Hace varios días que no escribo nada en mi blog. En realidad, no escribo nada en ningún sitio. Y es que no me resulta nada fácil. No es fácil para nadie.  No es un tiempo bonito. Miro alrededor buscando no la inspiración, que como sabemos o deberíamos saber todos, ésta llega trabajando. No. Miro hacia las estanterías de mi salón, mis estanterías-biblioteca, buscando una idea, un tema. Pienso en las miles de posibilidades que se esconden ahí. Cuentos de Japón, guías de viajes por hacer, una caja con un Mazinger Z de colección que solo sale de su habitáculo una vez cada tres, cuatro años y que para sacarlo tienes que ponerte guantes. Archivadores llenos de proyectos: La casa del viento, La casa del carpintero, La casa tubular, La casa Kim…Libros leídos, libros publicados y editados. Podría hablar de tantas cosas aprendidas en ellos… 

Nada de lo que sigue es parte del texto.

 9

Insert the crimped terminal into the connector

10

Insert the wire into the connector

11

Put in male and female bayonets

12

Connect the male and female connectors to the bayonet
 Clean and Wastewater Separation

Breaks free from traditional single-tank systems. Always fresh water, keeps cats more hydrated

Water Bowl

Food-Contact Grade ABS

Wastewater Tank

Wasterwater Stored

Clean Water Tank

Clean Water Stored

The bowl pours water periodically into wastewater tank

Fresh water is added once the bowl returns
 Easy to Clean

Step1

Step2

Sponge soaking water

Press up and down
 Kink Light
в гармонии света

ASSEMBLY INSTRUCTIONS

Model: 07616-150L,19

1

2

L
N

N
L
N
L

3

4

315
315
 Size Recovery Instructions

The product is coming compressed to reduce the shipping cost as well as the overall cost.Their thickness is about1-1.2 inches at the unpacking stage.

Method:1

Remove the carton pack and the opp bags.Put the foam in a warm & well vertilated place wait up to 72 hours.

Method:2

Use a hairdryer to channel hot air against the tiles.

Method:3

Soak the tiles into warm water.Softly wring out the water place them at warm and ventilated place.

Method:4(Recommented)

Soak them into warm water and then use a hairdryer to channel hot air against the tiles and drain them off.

Las noticias suenan de fondo en una televisión que se ha convertido en una ventana a la desolación. En la radio se abre el debate sobre la palabra del año. Casi todos coinciden en que ésta debe ser “confinamiento”, experiencia compartida por millones de habitantes del mundo. Pero no está resultando fácil, de hecho el diccionario Oxford no puede decantarse solo por una. 

“Hoy pondré las luces de navidad en mi balcón”, pienso.

Y me llama mi amigo Alberto desde Japón. Feliz de que en Canarias “estamos mejor”. Allí también están bien a pesar de que sabe que las noticias que nos llegan aquí no nos cuentan lo mismo. Se lo confirmo. Pues no, parece que allí van bastante bien. Sí que le sorprende ver a muchos japoneses sin mascarilla. Allí no es obligatoria aunque sí debería llevarse en el metro y en lugares de aglomeración. Y yo le digo que a mí no hay día que deje de sorprenderme vernos a todos con mascarilla, “¡Que yo las compraba como souvenirs cuando me iba a visitar mi familia a Tokio y se las ponían para sacarse la foto en el metro!”. “Pues sí Guada, aquí ahora muchos no la llevan y es que aquí también hay negacionistas”. Y me cuenta que no va a poder venir a ver a su madre esta Navidad. Pero que habla con ella por FaceTime todos los días, su madre, que está cerca de los 90 y que hasta hace poco no apretaba ni un botón para nada, se había convertido durante el confinamiento en una experta en nuevas tecnologías. “Amor de madre”, me dice. Y nos reímos porque me cuenta que se emocionó al ver a través de mis publicaciones en Facebook que voy a buscar a mi hija a la salida de sus prácticas a la facultad. “Mamá gallina me llaman Alberto”. “Pues qué bonito que te llamen así”. 

“Hoy las pongo, las luces”. Y la vida sigue.